Le discours du chef de l’Etat axé sur la thèse d’une impuissance subie relève de la fiction parce que tout le monde sait que le locataire du Palais de Carthage a, par petites touches et bien avant sa prise de fonction, repoussé très loin les limites de ses prérogatives, pour ne pas dire, comme le pensent et l’affirment de plus en plus de Tunisiens, qu’il a outrepassé les limites que lui trace la Constitution.
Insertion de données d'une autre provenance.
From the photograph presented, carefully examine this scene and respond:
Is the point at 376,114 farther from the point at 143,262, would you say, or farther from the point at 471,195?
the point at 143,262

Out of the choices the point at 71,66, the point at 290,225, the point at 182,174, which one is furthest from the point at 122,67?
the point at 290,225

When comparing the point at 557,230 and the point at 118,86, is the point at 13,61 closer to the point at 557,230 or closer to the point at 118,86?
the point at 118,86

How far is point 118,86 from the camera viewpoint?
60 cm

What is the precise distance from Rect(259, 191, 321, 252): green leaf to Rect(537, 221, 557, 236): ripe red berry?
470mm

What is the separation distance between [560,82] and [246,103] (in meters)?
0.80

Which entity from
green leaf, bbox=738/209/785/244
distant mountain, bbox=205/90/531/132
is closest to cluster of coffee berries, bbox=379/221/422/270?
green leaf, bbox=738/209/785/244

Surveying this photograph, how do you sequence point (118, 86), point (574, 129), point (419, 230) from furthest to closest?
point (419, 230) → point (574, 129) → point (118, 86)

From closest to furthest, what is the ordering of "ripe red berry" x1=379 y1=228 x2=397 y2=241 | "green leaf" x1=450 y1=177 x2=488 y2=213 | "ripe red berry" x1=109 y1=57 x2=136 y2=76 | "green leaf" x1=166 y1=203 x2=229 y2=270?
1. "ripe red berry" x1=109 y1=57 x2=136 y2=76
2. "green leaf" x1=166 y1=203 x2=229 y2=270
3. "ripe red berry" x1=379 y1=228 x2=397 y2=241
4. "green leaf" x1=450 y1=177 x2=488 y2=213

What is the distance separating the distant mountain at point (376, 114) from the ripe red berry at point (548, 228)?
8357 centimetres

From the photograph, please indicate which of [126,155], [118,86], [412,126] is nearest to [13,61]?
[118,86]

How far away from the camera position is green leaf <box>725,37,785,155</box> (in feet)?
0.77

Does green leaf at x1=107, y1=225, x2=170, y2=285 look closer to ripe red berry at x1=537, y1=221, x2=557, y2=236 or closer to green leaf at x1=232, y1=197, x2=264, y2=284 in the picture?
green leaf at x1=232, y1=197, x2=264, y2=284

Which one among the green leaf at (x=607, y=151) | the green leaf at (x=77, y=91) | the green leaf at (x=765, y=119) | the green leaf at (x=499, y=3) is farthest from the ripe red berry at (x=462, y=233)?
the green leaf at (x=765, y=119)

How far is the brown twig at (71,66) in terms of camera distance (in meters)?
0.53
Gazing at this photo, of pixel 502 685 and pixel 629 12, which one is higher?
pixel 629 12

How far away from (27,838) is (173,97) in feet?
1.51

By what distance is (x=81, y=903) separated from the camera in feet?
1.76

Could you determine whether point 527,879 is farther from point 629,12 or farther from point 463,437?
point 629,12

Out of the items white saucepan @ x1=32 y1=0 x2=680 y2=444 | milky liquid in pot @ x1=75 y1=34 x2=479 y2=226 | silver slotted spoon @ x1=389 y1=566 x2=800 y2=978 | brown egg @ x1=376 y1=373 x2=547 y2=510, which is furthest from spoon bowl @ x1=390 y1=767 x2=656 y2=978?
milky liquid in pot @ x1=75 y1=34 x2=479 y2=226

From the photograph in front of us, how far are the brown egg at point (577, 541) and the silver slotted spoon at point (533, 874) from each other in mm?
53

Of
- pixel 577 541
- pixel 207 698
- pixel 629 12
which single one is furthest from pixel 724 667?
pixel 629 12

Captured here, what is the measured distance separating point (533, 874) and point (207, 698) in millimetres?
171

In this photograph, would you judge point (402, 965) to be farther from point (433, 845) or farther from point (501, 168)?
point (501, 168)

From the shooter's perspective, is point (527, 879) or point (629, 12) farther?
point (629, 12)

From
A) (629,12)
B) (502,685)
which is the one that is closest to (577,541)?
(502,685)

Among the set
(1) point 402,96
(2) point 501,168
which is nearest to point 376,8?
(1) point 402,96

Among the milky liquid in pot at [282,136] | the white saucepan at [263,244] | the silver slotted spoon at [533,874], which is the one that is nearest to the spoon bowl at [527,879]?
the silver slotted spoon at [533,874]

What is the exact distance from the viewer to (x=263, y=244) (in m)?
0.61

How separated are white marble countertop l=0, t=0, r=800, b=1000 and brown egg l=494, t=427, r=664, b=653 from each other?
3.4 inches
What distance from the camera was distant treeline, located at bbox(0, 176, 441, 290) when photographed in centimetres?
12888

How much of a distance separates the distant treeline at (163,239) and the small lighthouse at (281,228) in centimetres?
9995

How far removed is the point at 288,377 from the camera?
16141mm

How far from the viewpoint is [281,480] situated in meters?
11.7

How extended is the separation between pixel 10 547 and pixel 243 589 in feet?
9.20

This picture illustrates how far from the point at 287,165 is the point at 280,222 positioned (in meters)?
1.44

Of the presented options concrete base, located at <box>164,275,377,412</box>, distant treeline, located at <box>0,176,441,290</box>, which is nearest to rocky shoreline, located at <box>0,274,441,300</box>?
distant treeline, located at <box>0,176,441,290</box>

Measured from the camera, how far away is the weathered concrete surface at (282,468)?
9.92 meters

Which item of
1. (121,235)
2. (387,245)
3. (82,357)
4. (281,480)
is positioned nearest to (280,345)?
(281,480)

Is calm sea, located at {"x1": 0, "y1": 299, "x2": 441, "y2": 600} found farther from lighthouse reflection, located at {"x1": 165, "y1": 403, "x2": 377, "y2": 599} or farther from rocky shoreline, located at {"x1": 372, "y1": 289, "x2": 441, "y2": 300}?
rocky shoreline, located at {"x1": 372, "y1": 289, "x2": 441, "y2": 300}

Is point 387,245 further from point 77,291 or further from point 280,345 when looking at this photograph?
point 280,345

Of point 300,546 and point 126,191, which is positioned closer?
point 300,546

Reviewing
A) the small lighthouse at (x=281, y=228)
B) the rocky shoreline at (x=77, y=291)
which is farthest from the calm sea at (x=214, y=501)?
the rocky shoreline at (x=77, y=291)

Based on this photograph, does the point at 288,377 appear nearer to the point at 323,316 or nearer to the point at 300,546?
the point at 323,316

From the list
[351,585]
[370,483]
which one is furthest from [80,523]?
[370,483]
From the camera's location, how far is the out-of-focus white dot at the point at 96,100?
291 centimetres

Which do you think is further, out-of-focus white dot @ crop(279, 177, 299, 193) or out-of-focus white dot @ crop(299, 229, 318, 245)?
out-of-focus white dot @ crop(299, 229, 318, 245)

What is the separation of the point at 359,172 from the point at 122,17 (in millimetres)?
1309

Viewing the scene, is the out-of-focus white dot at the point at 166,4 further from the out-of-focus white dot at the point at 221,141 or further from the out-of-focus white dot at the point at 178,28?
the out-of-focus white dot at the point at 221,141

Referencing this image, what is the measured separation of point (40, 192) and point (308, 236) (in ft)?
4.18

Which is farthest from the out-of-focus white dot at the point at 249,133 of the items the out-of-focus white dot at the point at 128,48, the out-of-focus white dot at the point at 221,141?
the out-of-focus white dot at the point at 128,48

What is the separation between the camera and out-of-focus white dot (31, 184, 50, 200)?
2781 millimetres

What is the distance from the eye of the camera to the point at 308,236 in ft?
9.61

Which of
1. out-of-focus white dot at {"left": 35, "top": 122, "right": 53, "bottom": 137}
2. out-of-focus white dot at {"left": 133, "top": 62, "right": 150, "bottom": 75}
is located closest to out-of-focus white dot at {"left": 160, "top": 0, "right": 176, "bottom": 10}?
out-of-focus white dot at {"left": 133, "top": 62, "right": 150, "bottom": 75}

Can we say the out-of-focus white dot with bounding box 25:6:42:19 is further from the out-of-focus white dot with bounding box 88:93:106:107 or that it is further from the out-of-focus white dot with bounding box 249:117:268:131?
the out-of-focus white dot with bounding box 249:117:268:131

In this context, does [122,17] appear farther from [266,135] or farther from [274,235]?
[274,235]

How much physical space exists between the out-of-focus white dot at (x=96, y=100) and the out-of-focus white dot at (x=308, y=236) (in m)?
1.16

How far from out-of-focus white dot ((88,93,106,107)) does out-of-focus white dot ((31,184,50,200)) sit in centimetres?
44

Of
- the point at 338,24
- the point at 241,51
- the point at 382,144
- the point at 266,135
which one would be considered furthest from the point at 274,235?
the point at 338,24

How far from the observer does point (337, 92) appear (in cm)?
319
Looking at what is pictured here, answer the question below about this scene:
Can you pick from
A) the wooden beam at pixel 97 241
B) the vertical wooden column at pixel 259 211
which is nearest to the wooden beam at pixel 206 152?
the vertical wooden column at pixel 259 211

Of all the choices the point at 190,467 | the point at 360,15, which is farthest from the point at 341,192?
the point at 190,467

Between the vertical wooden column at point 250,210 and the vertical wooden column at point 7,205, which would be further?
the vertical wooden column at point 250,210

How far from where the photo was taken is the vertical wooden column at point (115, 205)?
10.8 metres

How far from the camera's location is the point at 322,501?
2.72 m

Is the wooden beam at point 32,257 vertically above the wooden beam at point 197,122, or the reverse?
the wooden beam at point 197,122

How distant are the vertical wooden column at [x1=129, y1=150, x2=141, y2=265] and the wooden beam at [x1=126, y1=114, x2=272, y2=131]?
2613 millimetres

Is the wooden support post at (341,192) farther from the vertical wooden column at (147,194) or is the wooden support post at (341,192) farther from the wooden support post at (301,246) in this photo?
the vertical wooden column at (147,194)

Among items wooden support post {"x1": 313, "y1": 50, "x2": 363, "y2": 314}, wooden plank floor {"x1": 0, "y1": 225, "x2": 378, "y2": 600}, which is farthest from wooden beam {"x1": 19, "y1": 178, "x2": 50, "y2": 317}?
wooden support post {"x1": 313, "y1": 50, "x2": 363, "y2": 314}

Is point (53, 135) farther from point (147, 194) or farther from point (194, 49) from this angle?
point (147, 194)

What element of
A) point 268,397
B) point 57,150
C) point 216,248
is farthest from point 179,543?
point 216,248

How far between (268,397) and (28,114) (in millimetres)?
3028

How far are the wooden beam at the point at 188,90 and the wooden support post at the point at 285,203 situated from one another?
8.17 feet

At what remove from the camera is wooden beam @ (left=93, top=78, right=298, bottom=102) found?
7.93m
D’ailleurs, lorsqu’on lui dit que certains, notamment dans l’opposition, ne lui reconnaissent pas le titre de chef de gouvernement et voient plutôt en lui un «Premier ministre», Youssef Chahed admet cette réalité du bout des lèvres et déclare qu’il consulte le président de la République et écoute ses conseils. D’autres diront qu’il reçoit des ordres et les applique.

Parce qu’une partie de la classe politique et des médias le soutient à fond et sans nuance –ni critique-, BCE est maintenu hors du champ des projecteurs dans le bras de fer entre le gouvernement et l’UGTT, puisque ceux-ci sont braqués sur Youssef Chahed.

Donc, les choses étant ce qu’elles sont, le président Caïd Essebsi ne peut pas laisser le locataire de La Kasbah seul face au «grand méchant loup» qu’est l’UGTT. D’autant que l’enjeu n’est pas le sort du ministre de l’Education, ni celui du chef du gouvernement, mais bien la crédibilité de l’Etat, donc sa capacité à pouvoir –ou pas- administrer les choses de la cité certes en écoutant les différents acteurs politiques et sociaux, mais subir leur dictat.

Bref, le chef de l’Etat doit dire halte à la centrale ouvrière qui a dépassé toutes les bornes dans l’affaire du ministre de l’Education, en allant jusqu’à adresser au chef du gouvernement un ultimatum l’appelant à limoger Néji Jalloul avant le 15 avril 2017, date au-delà de laquelle le bureau exécutif de l’UGTT se réserve le droit de réagir comme il l’entend s’il n’obtenait pas la tête de ce dernier.

Rappelons que l’UGTT a déjà fait tomber Slim Chaker et Saïd Aïdi, respectivement anciens ministres des Finances et de la Santé.

Mais le chef de l’Etat voudra-t-il contrer la centrale ouvrière? Si la défense des intérêts de l’Etat et plus généralement ceux du pays lui tiennent réellement à cœur, il ne devrait pas commettre l’énorme bêtise d’éjecter le ministre de l’Education du gouvernement et laisser ainsi humilier, de nouveau, l’Etat.